The trajectories of the stocks of bees for each crop and the winter given by Eqs. (7) and (8) are connected by the fact that at the end of the crop or winter, bees either enter the following period or are culled. Culling occurs only after each crop and there are \(I\) culling variables, \(C_{i,k}\). In contrast, we allow honey to be extracted only once before winter after crop \(I\) and there is therefore only one honey harvest variable \(H_{k}\). Accordingly:

$$\begin{aligned} \left\{ {{\begin{array}{l} b_{i+1,0}=b_{i,T}-C_{i,k}, \quad i=1,\ldots , I-1\\ b_{w,0} =b_{I,T} -C_{I,k}\end{array}}}\right. \end{aligned}$$
(9)

and

$$\begin{aligned} \left\{ \begin{array}{l} s_{i+1,0}=s_{i,T}, \quad i=1,\ldots , I-1\\ s_{w,0} =s_{I,T}-H_k\end{array}\right. \end{aligned}$$
(10)

The yearly trajectories of bees and honey stocks that result from the connected \(I + 1\) pairs of elements in Eqs. (7) and (8) are then used to identify the year-to-year variations in the stocks of bees and honey by noting that,

$$\begin{aligned} \left\{ \begin{array}{l} B_k=b_{1,0}\\ S_k=s_{1,0}\\ B_{k+1}=b_{w,T}\\ S_{k+1}=s_{w,T},\end{array}\right. \end{aligned}$$
(11)

where recall, the year subscript is suppressed for the within-year variables on the right side of (11). Below, we derive the expressions of the year-to-year equations of motion for a single crop, \(I = 1\), and for two-crops \(I = 2\). From these year-to-year expressions we find expressions for the optimal stocks of bees and honey in the long-run problem defined in Eqs. (1) and (2).

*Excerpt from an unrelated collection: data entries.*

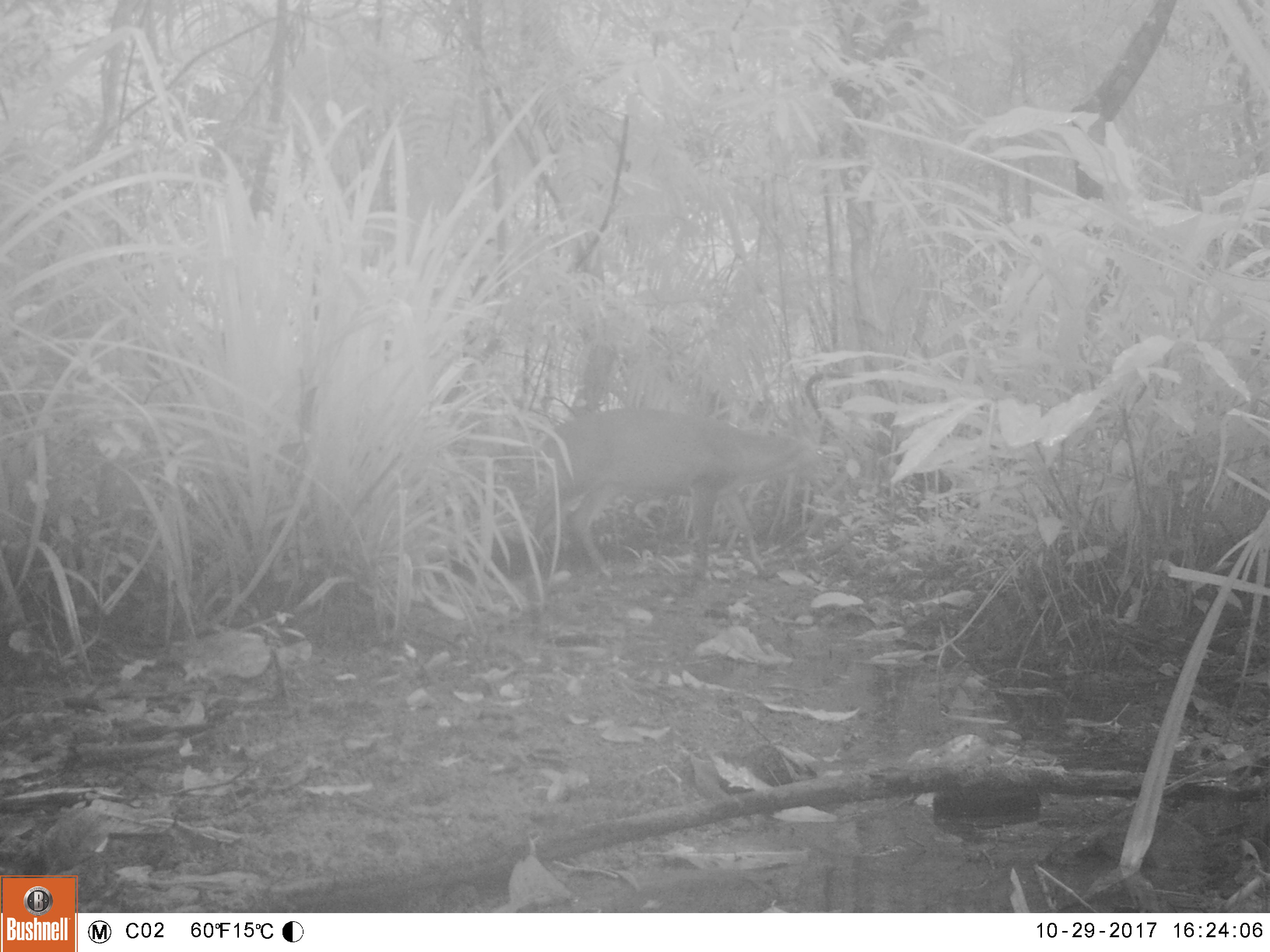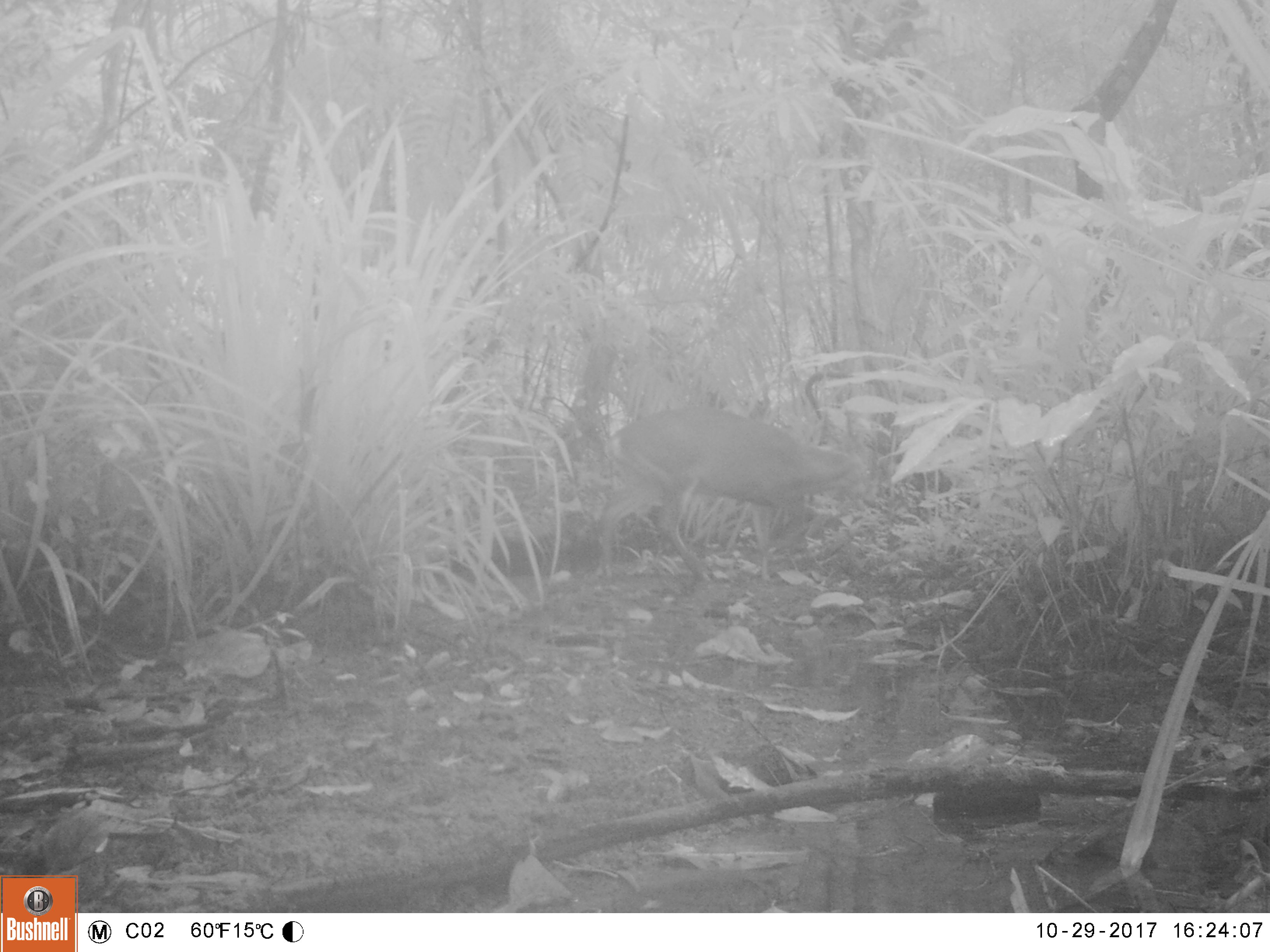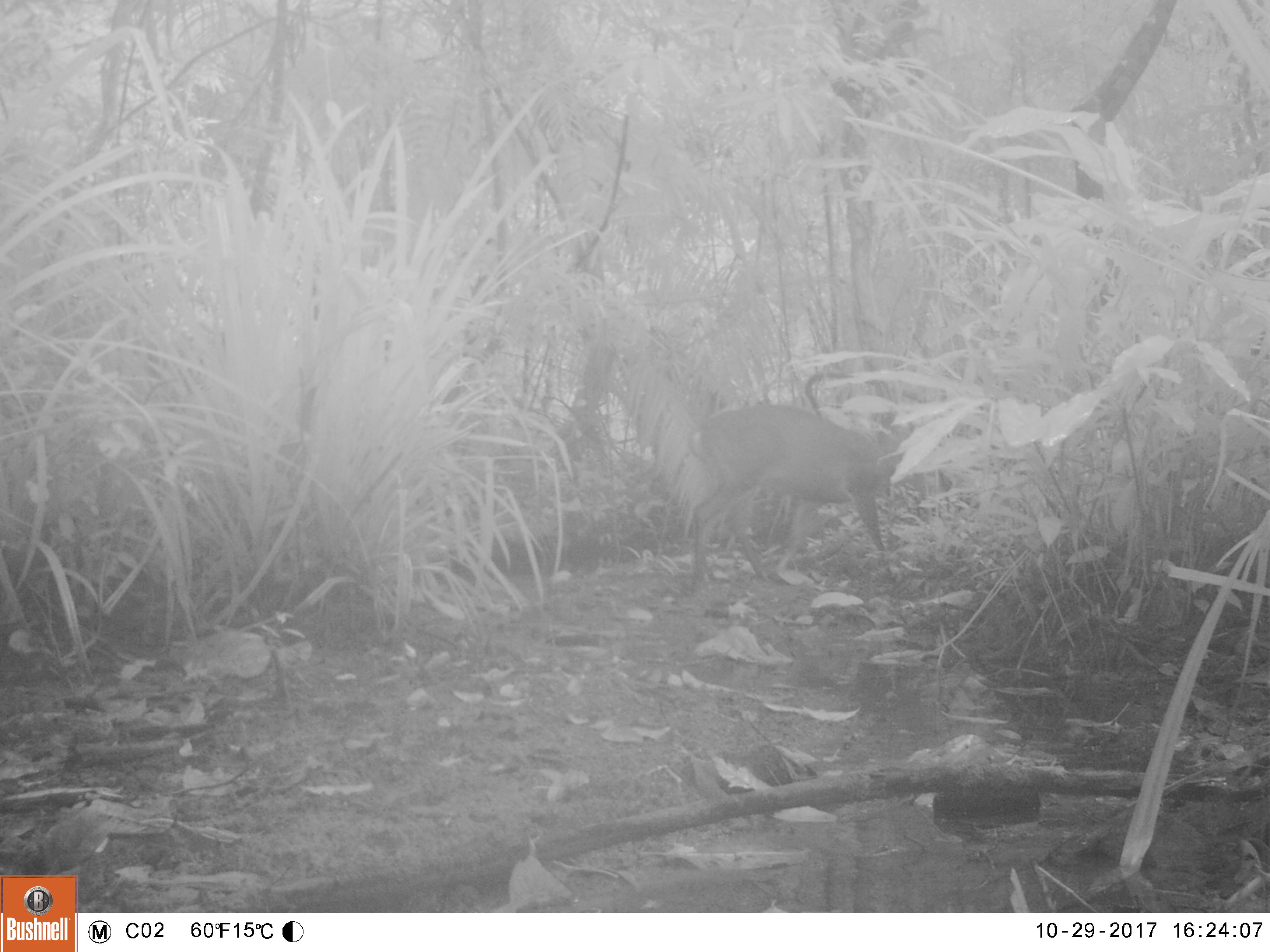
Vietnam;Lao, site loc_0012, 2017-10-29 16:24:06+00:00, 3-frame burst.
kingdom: Animalia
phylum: Chordata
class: Mammalia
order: Artiodactyla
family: Cervidae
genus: Muntiacus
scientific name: Muntiacus vuquangensis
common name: large-antlered muntjac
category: large antlered muntjac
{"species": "large antlered muntjac (large-antlered muntjac) (Muntiacus vuquangensis)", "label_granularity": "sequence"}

3.2 Yearly Changes for the Stocks of Bees and Honey for a Single Crop Cycle

In the single crop case the active season is the bloom of a single crop. We replace the index notation \(i\) by the subscript \(a\) that distinguishes the active season from the winter season, \(w\). The function \(f\) in the equation of motion (2) can be derived by successive substitutions and simplifications of the terms in Eqs. (7), (8), (9), (10), and (11). The first element of \(f\), the yearly variation in the bee stock, is given by:

$$\begin{aligned} B_{k+1}-B_k=(e^{\alpha _a \tau _a -\alpha _w \tau _w }-1)B_k -e^{-\alpha _w \tau _w }C_k. \end{aligned}$$
(12)

Equation (12) can be written in terms of yearly parameters as:

$$\begin{aligned} B_{k+1} -B_k =\varphi _1 B_k -\varphi _2 C_k \end{aligned}$$
(13)

which states that without culling, the bee stock grows at an annual rate \(\varphi _1 = (e^{\alpha _a \tau _a - \alpha _w \tau _w - 1})\). Of course, Eq. (13) is true only if the bees do not starve during winter, which requires that the stock of honey does not reach zero before the end of the winter, that is \(S_{k+1}\ge 0\). Culling decreases the bee stock by a coefficient of \(\varphi _2 =e^{-\alpha _w\tau _w}\) because culling happens at the beginning of the winter.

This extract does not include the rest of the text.